If you’re hunting for a new apartment, it’s important to consider amenities like ease of access to public transit, security, and any other special features of the building — for example, a gym or swimming pool. Just as critical, however, is fast Internet service. How does the apartment measure up, and how much will you pay? Here are five tips for getting the best connection in your new apartment:
When you start looking for an apartment, your first concern will likely be location. Is it close to school? Work? Popular restaurants or retail stores? But location can also impact the speed of your Internet connection. If the building is too far away from hubs of local Internet providers, your download speed can be compromised. While plans may promise 10 megabits per second (Mbps) downloads, that statistic is only valid under optimal conditions. If the distance between your prospective apartment and your Internet provider — also known as “the last mile” — is too great, you’ll always be hampered by slow speeds.

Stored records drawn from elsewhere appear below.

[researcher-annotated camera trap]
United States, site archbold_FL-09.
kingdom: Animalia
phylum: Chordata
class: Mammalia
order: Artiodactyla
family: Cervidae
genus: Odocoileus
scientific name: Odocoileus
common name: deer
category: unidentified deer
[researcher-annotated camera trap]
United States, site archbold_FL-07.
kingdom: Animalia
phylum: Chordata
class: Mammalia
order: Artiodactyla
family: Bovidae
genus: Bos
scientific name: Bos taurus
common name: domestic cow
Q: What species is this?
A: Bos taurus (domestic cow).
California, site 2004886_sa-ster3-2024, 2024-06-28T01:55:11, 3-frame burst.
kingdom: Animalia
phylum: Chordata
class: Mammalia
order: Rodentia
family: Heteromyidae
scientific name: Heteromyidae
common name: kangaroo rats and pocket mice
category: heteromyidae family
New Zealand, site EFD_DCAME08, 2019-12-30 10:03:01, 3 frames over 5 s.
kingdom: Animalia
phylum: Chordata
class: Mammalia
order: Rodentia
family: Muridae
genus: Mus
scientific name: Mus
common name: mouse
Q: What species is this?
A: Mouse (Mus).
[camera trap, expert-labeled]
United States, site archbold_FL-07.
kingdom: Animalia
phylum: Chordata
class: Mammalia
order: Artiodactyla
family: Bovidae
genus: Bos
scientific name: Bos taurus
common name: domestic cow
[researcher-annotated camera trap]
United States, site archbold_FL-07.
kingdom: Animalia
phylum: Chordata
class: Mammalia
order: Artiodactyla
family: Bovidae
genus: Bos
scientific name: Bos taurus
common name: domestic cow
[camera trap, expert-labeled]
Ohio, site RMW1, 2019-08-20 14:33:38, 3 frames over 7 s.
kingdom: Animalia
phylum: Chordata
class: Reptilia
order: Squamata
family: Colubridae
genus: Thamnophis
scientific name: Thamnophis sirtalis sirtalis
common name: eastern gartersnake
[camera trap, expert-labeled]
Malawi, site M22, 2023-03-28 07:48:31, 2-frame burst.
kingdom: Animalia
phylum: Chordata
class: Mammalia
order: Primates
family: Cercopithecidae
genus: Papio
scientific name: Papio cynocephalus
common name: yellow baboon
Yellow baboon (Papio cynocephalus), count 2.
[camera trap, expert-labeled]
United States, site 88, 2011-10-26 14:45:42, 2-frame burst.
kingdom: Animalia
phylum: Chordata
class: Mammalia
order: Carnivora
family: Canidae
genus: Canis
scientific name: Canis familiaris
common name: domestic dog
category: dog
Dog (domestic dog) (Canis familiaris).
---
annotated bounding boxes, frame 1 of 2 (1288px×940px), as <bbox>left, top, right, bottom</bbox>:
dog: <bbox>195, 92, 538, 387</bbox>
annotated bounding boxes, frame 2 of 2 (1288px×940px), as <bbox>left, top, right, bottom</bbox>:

Even if an apartment building is located on the outskirts of town or doesn’t have a solid Internet pipeline, it’s still possible to find a decent Internet connection, so long as you don’t mind paying for a dedicated WiFi service or “borrowing” signals from your neighbors. Start by turning on your smartphone or tablet’s WiFi when you’re near the building — can you detect any signals? If so, look for ones that aren’t secure; you can piggyback on these for a limited amount of time. Of course, that doesn’t solve the problem in the long term, meaning you’ll need to contact your phone or cable television provider to see how much they charge for a wireless router. Once installed, it’s up to you; lock down the service or allow your neighbors (and potential hackers) free access.
Ask About Connections
While you can always seek out your own Internet provider, it’s worth asking if the apartment complex has a deal with any local companies. In some cases, you may be able to get basic broadband at a low price as long as you’re willing to sign an agreement and use the same provider as everyone else in the building. On the plus side, you won’t pay much, but don’t expect blazing fast download rates, since all other residents will be on the same connection. This is especially true with cable (coaxial) connections, since all users share the same “pipeline.” During peak use times, you may find your download speed is substantially reduced.
Go Your Own Way
It’s also worth asking if you’re able to supply your own Internet connection. Some apartment buildings have exclusive deals with providers, meaning you use what’s provided or nothing at all. Buildings that have no use restrictions allow you to shop around, meaning you can compare local ADSL, cable, or fiber-optic providers. The Google Fiber service, for example, will connect entire apartment buildings to its network for a one-time fee and then provide free high-speed access thereafter, which is comparable to traditional broadband transfer rates.
Who Pays the Bills?
Just like water, gas, and power, know who pays for the Internet connection. Some apartment buildings roll the cost into your rent at a discounted rate, while others charge a fee on top of monthly rent. Some offer “upgraded” Internet packages, but do your research and make sure you aren’t paying too much for something you could purchase directly from a provider at a lower price.
If you’re looking for a new apartment, don’t leave fast Internet service off the “must-have” list. Find out what’s already in place, what’s available, and how you can maximize speed while controlling costs.